↓

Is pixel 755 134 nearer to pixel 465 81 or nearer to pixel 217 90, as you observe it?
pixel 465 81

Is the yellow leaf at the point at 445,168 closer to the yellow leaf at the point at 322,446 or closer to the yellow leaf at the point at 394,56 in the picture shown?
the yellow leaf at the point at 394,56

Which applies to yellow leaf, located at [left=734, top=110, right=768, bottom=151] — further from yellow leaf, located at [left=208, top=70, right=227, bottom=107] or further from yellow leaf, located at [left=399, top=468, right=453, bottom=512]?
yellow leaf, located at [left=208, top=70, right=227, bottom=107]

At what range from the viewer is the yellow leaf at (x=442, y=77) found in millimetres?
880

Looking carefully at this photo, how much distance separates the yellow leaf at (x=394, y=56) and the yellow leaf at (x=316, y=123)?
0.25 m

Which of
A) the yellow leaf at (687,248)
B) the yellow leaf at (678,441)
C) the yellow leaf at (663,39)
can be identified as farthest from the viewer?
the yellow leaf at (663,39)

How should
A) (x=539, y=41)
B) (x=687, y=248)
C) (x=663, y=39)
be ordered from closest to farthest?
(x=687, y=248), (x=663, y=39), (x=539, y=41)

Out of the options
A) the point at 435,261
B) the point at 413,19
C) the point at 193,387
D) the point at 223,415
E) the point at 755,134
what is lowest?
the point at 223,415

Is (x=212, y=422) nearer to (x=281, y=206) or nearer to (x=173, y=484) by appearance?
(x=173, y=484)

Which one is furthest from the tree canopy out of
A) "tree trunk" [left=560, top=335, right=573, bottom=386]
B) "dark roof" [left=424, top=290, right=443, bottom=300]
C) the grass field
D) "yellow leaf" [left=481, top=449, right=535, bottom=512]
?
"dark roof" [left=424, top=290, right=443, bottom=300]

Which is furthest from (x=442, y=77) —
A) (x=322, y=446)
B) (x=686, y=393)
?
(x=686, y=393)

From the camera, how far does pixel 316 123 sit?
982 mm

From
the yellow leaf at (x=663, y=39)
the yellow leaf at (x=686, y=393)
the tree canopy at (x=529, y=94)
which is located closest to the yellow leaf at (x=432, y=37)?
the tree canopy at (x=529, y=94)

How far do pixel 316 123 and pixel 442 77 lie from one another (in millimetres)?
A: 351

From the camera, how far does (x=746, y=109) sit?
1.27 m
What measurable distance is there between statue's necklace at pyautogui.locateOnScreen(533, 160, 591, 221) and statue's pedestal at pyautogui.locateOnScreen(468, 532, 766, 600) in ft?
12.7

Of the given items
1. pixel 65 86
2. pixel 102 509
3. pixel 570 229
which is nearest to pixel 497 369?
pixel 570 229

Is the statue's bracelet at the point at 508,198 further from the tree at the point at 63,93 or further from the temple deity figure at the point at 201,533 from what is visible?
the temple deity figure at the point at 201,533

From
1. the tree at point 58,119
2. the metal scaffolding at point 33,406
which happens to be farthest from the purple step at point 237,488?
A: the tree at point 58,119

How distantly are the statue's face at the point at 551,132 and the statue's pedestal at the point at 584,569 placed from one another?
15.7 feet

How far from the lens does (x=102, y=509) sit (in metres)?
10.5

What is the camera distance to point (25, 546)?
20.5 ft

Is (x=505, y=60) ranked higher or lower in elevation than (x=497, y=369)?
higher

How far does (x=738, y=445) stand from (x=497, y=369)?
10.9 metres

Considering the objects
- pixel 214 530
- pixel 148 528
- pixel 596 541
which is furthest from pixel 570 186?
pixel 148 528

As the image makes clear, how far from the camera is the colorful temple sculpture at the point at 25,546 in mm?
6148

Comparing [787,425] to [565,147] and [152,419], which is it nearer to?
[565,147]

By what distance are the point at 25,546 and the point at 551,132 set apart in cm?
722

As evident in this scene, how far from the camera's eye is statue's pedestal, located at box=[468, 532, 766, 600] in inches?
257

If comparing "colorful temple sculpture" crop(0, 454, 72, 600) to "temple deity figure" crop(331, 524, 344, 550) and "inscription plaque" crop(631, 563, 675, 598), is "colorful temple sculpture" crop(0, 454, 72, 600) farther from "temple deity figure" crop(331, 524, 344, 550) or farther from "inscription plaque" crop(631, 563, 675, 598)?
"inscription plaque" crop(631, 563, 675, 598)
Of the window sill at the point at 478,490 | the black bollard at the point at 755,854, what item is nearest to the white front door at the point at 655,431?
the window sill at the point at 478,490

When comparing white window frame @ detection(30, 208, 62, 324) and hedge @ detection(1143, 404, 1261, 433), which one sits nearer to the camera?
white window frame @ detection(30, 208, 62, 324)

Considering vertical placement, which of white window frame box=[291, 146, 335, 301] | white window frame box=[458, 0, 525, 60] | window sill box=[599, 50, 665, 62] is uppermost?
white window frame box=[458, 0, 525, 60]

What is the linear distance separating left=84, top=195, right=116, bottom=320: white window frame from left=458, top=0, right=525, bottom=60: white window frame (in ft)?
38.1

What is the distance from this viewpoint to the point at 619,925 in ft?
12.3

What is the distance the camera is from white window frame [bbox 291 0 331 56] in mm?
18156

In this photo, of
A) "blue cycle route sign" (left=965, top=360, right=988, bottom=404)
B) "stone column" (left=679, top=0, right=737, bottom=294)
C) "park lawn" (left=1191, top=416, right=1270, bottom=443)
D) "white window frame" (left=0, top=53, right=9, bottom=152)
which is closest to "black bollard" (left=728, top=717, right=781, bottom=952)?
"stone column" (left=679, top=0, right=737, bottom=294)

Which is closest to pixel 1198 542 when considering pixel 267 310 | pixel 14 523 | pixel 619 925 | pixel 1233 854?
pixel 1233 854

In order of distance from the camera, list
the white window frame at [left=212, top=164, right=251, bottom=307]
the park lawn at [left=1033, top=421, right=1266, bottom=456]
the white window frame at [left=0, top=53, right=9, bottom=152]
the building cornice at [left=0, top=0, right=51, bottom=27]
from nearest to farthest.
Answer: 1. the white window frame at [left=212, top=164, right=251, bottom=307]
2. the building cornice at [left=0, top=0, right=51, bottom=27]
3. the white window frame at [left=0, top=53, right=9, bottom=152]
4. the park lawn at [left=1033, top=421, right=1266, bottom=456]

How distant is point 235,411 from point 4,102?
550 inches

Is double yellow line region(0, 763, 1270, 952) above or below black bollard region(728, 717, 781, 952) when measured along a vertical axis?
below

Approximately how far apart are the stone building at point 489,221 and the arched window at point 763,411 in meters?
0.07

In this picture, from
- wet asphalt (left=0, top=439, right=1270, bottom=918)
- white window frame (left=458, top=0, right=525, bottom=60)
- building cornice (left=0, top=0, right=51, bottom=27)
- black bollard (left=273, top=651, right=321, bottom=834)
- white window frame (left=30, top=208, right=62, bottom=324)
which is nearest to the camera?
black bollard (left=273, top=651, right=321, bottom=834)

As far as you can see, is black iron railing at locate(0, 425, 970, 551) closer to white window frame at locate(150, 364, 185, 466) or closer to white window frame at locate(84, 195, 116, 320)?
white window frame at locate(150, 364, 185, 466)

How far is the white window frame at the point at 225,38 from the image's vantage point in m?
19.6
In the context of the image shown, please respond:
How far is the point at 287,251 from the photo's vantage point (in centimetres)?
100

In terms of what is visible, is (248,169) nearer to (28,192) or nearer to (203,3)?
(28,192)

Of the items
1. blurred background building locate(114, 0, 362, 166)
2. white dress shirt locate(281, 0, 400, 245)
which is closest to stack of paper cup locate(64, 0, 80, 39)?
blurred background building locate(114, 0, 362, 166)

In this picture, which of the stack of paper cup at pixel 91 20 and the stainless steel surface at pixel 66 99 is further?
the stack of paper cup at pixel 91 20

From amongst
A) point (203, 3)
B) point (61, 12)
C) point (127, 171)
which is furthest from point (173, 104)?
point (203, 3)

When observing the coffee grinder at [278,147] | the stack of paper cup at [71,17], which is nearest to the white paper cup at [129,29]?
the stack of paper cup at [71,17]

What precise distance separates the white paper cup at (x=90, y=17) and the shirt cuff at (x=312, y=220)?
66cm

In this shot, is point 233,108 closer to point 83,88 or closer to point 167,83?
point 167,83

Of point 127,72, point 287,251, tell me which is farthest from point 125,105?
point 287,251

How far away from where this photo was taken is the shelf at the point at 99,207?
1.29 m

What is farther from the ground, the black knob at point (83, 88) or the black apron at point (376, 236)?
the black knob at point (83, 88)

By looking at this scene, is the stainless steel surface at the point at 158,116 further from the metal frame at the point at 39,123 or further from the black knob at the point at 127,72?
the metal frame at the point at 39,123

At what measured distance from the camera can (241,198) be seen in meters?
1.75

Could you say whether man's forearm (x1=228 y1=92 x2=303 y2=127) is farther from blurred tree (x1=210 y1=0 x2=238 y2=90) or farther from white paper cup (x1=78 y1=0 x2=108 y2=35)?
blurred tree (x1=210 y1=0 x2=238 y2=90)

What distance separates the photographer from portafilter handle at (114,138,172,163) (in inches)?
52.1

↑

(PROBLEM TO WORK ON):
Starting at the line that contains "From amongst", quote each remaining line of the entries above, unchanged.

(FINISHED TASK):
From amongst
A) point (203, 3)
B) point (61, 12)
C) point (127, 171)
which is furthest from point (173, 104)?
point (203, 3)

When observing the coffee grinder at [278,147] | the stack of paper cup at [71,17], which is nearest to the white paper cup at [129,29]?
the stack of paper cup at [71,17]

What precise distance separates the white paper cup at (x=90, y=17) and the shirt cuff at (x=312, y=220)?
66cm

In this shot, is point 233,108 closer to point 83,88 or closer to point 167,83?
point 167,83

Of point 127,72, point 287,251, tell me which is farthest from point 125,105?
point 287,251

How far away from where this photo was taken is the shelf at the point at 99,207?
1.29 m

What is farther from the ground, the black knob at point (83, 88) or the black apron at point (376, 236)?
the black knob at point (83, 88)

By looking at this scene, is the stainless steel surface at the point at 158,116 further from the metal frame at the point at 39,123 or further from the black knob at the point at 127,72?
the metal frame at the point at 39,123

At what measured distance from the camera can (241,198) be seen in meters?
1.75

Could you say whether man's forearm (x1=228 y1=92 x2=303 y2=127) is farther from blurred tree (x1=210 y1=0 x2=238 y2=90) or farther from white paper cup (x1=78 y1=0 x2=108 y2=35)?
blurred tree (x1=210 y1=0 x2=238 y2=90)

What distance separates the photographer from portafilter handle at (114,138,172,163) (in inches)?
52.1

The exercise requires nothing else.